Between the three wedding cakes, other special orders for Saturday, and my mother’s visit—and my subsequent sob fiesta—I didn’t leave the bakery until 9:30 PM and the store closed at 10:00 PM.

I threw on a black sweater over my T-shirt because it was cold. The sweater was fitted, meant to be worn over the thin material of a dress, not the thicker cotton of a T-shirt. Therefore, it was a little tight around my chest.

Jeans, black sweater, and high heels—because that’s all I had with me—I quickly parked and rushed into the store. I was so singularly focused on making it to the produce department on time that I wasn’t watching where I was going. Coming out of the long grocery aisle, I collided with a solid wall of person and would have fallen on my backside if the wall hadn’t grabbed my arms to steady me.

“Oh, sorry. I wasn’t looking.” I glanced up, ready to dash past, but all thoughts of bananas fled my mind as my eyes connected with the stern visage of my older brother.

I gaped at him.

And he glared at me, some emotion I couldn’t quite read flaring behind his blue eyes.

“Isaac.” I breathed his name, my heart giving a painful leap just before falling to my feet.

“Jenn.” He hesitated, as though he wanted to say something more. But then his eyes dimmed and he released my arms. “Watch where you’re going.” Isaac glanced behind him.

He didn’t sound angry. He sounded carefully disinterested. And his apathy made my heart crack, a new kind of pain spreading through me like a shockwave.

“Hey, isn’t that your sister?”

I tore my eyes from my brother’s passive profile to the woman behind him. Tina Patterson, a stripper at the Pink Pony who worked with Hannah Townsend. But unlike Hannah, Tina was also a big fan of stirring up drama. It was well-known around town that she was frequently in the company of the Iron Wraiths.

To her left and right were two faces I didn’t recognize, but from the insignias on their leather jackets, they were also members of the motorcycle club.

“That’s your sister?” One of the men, a large, bald fella with the word
Drill
on his jacket, stepped forward and into my space. I backed away, but the man continued to advance.

I heard Tina laugh and the other man groan loudly, saying, “We don’t have time for this, Drill.”

“Just give me a minute, Catfish.” Drill placed his hand to my right on the aisle shelf, caging me in. “Hey, aren’t you the Banana Cake Queen?” His eyes moved down, then up my body.

“I’m . . . I’m Jennifer. Nice to meet you.” I stuck my hand out between us, unable to dissociate myself from ingrained good manners.

The one called Drill glanced at my hand and cracked a crooked and oddly charming smile as he slipped his palm against mine. “You are too fucking cute, Jennifer. I’d like to eat you up.”

“Oh, shit. No way.”

A new voice, one I recognized as Timothy King’s, called from down the aisle, drawing both Drill’s and my attention.

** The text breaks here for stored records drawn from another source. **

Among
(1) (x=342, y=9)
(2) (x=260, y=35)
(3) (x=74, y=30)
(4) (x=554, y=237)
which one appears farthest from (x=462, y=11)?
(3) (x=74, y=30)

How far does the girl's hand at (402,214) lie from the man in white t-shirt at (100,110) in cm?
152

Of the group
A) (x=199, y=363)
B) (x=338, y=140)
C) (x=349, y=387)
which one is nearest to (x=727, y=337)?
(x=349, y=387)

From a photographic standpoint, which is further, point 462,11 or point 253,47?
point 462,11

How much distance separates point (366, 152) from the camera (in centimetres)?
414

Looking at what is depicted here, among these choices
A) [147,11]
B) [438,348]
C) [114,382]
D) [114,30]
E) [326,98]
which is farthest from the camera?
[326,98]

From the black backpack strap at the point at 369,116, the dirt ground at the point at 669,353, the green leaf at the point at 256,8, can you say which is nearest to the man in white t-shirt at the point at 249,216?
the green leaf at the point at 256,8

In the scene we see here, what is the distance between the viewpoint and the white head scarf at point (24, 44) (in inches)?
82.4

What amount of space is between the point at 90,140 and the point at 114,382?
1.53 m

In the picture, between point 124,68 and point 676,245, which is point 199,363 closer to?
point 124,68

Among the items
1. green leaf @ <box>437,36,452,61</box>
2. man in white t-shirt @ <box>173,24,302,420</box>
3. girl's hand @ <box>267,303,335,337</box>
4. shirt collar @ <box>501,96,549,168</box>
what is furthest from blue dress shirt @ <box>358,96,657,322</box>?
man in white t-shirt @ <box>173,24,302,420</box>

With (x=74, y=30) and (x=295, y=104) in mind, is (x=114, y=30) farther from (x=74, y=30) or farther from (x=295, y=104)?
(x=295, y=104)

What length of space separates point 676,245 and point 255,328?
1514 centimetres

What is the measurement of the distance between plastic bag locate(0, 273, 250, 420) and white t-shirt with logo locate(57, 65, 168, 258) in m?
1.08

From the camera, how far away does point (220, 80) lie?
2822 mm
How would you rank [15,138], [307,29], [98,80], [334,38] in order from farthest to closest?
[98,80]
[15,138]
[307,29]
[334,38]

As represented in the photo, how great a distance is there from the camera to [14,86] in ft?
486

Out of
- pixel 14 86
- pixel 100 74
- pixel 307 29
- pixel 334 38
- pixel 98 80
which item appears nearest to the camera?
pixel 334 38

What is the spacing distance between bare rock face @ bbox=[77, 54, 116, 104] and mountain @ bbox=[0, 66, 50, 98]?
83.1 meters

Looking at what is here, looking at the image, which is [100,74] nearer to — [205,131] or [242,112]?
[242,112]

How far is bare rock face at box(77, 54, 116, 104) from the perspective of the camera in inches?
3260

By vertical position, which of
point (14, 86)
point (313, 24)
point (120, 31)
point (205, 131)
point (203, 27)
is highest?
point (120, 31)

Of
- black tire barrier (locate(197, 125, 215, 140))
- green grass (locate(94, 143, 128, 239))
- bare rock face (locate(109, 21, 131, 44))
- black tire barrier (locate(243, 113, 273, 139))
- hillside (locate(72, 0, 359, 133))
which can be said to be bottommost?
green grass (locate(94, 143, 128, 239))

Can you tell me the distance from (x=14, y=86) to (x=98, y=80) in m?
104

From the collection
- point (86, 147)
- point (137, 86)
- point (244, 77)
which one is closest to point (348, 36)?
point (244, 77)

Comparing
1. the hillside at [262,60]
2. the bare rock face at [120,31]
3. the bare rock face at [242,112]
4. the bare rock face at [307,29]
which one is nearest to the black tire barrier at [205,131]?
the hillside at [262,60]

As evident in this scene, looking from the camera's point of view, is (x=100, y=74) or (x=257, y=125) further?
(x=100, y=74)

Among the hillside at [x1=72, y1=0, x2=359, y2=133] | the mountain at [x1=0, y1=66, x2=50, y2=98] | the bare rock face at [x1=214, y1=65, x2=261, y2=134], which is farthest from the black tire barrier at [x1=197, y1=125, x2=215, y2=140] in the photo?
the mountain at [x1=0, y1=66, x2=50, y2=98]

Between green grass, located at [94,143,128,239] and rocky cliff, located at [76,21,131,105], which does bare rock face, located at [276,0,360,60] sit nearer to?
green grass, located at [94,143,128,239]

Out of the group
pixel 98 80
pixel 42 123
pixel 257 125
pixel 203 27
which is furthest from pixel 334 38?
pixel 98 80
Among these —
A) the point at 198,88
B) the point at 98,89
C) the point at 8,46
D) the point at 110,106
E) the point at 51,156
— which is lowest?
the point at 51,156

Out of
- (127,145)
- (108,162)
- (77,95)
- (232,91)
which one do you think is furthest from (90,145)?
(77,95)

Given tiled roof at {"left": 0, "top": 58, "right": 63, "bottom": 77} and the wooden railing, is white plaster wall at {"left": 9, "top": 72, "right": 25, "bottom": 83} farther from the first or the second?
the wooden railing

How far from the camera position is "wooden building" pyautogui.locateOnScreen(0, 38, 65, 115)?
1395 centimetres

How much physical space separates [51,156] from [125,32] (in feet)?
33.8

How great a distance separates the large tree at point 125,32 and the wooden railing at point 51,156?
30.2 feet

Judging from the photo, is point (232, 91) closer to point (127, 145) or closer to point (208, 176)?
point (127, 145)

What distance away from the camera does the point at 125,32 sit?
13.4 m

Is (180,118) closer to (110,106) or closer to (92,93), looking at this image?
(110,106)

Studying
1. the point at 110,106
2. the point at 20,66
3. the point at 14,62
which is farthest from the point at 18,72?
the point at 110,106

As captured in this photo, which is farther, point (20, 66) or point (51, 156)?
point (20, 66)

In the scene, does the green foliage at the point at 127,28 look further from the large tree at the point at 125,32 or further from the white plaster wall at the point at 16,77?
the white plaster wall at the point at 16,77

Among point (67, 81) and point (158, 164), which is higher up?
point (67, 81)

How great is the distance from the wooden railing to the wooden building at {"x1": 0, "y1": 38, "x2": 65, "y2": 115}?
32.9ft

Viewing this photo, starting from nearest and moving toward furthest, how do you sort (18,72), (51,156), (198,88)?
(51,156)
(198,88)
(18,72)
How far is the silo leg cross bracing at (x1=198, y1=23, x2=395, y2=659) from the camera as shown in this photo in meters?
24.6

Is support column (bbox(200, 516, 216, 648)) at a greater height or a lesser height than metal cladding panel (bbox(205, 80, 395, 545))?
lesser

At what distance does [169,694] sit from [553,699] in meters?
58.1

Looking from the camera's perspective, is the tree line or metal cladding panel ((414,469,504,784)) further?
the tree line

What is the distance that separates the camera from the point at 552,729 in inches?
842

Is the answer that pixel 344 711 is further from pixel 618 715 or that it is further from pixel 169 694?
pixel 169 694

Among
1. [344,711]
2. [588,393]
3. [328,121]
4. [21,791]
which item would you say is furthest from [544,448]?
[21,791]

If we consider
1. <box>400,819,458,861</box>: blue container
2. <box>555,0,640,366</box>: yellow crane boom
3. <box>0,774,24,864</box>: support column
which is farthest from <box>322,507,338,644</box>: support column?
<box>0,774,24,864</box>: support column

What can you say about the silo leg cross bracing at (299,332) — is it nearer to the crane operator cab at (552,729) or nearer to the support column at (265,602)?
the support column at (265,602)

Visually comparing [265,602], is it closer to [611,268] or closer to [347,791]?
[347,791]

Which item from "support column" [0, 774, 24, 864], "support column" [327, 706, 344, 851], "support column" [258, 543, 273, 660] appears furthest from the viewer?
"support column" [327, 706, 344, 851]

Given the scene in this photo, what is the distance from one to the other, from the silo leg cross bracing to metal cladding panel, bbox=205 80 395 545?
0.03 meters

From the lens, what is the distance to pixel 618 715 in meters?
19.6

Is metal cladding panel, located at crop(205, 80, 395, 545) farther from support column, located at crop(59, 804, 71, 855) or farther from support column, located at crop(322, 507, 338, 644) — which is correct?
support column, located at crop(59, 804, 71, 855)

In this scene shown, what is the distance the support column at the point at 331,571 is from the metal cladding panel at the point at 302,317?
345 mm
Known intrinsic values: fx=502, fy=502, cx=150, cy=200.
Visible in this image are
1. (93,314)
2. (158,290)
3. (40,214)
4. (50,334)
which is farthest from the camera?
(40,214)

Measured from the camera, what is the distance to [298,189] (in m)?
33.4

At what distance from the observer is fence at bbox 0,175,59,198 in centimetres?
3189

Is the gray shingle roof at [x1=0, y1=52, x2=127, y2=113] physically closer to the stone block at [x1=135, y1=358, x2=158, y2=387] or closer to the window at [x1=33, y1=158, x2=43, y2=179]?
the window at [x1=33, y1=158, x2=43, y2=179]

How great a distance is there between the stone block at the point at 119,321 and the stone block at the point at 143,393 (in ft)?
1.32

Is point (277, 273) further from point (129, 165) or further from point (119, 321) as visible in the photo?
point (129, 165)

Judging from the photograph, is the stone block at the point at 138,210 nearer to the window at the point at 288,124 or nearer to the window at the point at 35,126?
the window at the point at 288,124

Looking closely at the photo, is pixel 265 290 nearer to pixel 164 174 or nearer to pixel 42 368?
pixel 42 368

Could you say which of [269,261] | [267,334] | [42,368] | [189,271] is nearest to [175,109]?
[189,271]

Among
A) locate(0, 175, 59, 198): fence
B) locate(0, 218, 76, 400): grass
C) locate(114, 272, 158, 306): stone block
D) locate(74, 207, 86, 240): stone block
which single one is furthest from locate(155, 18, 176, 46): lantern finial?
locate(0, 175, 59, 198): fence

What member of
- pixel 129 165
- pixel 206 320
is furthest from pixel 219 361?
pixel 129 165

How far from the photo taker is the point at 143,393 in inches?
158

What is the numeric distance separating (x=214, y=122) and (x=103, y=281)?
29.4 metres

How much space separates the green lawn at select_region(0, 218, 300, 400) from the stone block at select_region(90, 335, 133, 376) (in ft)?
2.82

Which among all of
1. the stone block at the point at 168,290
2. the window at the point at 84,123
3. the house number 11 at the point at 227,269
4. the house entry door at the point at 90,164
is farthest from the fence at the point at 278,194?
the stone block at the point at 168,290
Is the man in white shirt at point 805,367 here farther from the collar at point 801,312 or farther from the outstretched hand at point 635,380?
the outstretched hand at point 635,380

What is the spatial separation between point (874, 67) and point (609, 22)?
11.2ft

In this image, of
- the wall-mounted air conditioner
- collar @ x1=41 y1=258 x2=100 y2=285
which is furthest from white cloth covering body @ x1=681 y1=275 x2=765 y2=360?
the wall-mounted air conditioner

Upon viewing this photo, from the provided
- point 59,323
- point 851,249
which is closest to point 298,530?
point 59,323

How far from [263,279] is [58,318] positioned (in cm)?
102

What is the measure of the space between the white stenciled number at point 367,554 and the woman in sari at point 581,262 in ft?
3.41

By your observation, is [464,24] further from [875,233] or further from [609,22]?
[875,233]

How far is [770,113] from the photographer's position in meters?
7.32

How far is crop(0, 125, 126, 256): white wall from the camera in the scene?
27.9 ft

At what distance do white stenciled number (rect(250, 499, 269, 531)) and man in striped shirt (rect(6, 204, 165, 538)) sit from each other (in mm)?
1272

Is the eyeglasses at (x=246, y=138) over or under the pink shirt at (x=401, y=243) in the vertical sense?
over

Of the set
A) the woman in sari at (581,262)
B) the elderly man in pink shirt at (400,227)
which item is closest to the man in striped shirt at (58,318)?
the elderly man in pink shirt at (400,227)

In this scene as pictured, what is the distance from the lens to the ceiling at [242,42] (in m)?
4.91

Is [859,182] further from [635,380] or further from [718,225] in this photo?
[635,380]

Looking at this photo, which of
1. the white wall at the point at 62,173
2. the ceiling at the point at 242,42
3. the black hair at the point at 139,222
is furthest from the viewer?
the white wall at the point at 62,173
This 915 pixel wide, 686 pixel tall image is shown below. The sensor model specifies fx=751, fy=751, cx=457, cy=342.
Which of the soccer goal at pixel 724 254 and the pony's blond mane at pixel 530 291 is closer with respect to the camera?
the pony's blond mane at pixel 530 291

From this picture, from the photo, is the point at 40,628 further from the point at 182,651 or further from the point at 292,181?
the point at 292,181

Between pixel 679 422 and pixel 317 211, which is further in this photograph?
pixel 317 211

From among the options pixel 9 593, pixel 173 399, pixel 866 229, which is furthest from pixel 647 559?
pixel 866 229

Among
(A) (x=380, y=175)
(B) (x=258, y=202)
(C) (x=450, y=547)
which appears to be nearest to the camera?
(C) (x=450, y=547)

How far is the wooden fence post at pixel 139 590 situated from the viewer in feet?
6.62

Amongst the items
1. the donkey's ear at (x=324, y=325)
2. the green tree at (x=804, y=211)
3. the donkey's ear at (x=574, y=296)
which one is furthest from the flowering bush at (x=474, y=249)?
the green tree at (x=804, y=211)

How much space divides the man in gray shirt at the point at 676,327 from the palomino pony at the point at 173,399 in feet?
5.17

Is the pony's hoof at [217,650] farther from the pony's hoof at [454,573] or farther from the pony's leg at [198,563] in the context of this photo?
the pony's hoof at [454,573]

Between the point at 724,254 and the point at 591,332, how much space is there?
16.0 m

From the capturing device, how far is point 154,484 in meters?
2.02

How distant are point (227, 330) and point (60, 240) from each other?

I sucked in a sharp breath and braced myself, because seeing Timothy forced my brain to move past the hurt of my brother’s indifference.

Incredibly aggressive, handsy, with a suspicious inability to hear the word “no
,

Timothy King was a looker. I’d never been alone with him, as I’d never had a cause to be. But he’d cornered me outside the community center one evening, placed his hands on my body, and tried to kiss me. I’d been afraid then, because it was dusk and there weren’t many people in the parking lot, and I was afraid now.